# Source material start

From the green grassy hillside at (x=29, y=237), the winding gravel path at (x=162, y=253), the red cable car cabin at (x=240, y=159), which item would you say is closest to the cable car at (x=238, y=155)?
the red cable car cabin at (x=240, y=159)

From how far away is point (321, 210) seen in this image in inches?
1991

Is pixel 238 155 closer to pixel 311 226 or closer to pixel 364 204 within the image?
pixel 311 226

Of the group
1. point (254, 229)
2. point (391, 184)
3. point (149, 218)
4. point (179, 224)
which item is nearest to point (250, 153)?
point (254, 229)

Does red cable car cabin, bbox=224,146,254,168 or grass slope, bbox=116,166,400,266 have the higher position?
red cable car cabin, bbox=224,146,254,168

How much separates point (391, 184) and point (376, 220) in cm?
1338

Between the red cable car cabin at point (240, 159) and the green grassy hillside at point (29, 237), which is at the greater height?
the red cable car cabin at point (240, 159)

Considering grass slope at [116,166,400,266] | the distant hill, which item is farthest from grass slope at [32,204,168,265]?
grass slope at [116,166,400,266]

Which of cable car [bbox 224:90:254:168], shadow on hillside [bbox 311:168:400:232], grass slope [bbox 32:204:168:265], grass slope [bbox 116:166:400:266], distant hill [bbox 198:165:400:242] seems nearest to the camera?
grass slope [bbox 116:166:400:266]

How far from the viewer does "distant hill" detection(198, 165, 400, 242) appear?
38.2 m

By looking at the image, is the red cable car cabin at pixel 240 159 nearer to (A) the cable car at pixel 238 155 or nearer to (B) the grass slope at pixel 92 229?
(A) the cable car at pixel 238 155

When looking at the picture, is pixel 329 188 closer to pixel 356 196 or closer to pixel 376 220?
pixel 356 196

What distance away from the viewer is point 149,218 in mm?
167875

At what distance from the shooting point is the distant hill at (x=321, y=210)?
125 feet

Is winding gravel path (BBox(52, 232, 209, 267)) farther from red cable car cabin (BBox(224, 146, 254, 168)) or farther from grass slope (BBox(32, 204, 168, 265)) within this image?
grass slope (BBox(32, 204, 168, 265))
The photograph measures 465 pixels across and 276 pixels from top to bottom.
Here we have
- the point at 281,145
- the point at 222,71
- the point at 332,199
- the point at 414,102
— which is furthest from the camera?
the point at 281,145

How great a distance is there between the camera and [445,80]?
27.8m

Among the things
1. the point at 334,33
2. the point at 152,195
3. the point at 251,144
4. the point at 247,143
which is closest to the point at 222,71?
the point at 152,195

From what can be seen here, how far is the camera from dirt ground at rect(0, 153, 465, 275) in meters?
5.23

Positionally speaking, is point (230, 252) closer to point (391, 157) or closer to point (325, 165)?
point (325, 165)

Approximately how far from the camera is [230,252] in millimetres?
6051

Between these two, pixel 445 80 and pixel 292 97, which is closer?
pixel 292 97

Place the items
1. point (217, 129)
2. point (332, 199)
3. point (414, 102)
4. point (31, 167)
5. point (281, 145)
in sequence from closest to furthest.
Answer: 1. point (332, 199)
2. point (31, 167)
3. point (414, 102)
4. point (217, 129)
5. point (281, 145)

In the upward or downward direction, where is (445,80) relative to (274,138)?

# Source material end

● **Exercise instructions**: Could you quote every one of the lines above, word for word?

● **The solution**:
From the green grassy hillside at (x=29, y=237), the winding gravel path at (x=162, y=253), the red cable car cabin at (x=240, y=159), which item would you say is closest to the cable car at (x=238, y=155)?
the red cable car cabin at (x=240, y=159)

From how far away is point (321, 210) seen in this image in inches?
1991

Is pixel 238 155 closer to pixel 311 226 or closer to pixel 364 204 within the image?
pixel 311 226

Of the group
1. point (254, 229)
2. point (391, 184)
3. point (149, 218)
4. point (179, 224)
which item is nearest to point (250, 153)?
point (254, 229)

Does red cable car cabin, bbox=224,146,254,168 or grass slope, bbox=116,166,400,266 have the higher position?
red cable car cabin, bbox=224,146,254,168

How much separates point (391, 184) and point (376, 220) in cm?
1338

Between the red cable car cabin at point (240, 159) and the green grassy hillside at point (29, 237), which is at the greater height?
the red cable car cabin at point (240, 159)

Considering grass slope at [116,166,400,266] | the distant hill, which item is farthest from grass slope at [32,204,168,265]?
grass slope at [116,166,400,266]

Which of cable car [bbox 224:90:254:168], shadow on hillside [bbox 311:168:400:232], grass slope [bbox 32:204:168:265], grass slope [bbox 116:166:400:266], distant hill [bbox 198:165:400:242] seems nearest to the camera?
grass slope [bbox 116:166:400:266]

How far from the viewer does "distant hill" detection(198, 165, 400, 242) appear?
38.2 m

By looking at the image, is the red cable car cabin at pixel 240 159 nearer to (A) the cable car at pixel 238 155 or nearer to (B) the grass slope at pixel 92 229?
(A) the cable car at pixel 238 155

When looking at the picture, is pixel 329 188 closer to pixel 356 196 or closer to pixel 376 220?
pixel 356 196

What distance away from the viewer is point 149,218 in mm?
167875

At what distance from the shooting point is the distant hill at (x=321, y=210)?
125 feet

Is winding gravel path (BBox(52, 232, 209, 267)) farther from red cable car cabin (BBox(224, 146, 254, 168)) or farther from grass slope (BBox(32, 204, 168, 265)) within this image?
grass slope (BBox(32, 204, 168, 265))
The photograph measures 465 pixels across and 276 pixels from top to bottom.
Here we have
- the point at 281,145
- the point at 222,71
- the point at 332,199
- the point at 414,102
— which is furthest from the camera?
the point at 281,145

How great a distance is there between the camera and [445,80]?
27.8m

Among the things
1. the point at 334,33
2. the point at 152,195
3. the point at 251,144
4. the point at 247,143
which is closest to the point at 222,71?
the point at 152,195

From what can be seen here, how far is the camera from dirt ground at rect(0, 153, 465, 275) in meters?
5.23

Positionally speaking, is point (230, 252) closer to point (391, 157) or closer to point (325, 165)?
point (325, 165)

Approximately how far from the camera is [230,252] in millimetres?
6051

Between these two, pixel 445 80 and pixel 292 97, which is closer?
pixel 292 97

Place the items
1. point (217, 129)
2. point (332, 199)
3. point (414, 102)
4. point (31, 167)
5. point (281, 145)
in sequence from closest to furthest.
Answer: 1. point (332, 199)
2. point (31, 167)
3. point (414, 102)
4. point (217, 129)
5. point (281, 145)

In the upward or downward direction, where is (445,80) relative to (274,138)?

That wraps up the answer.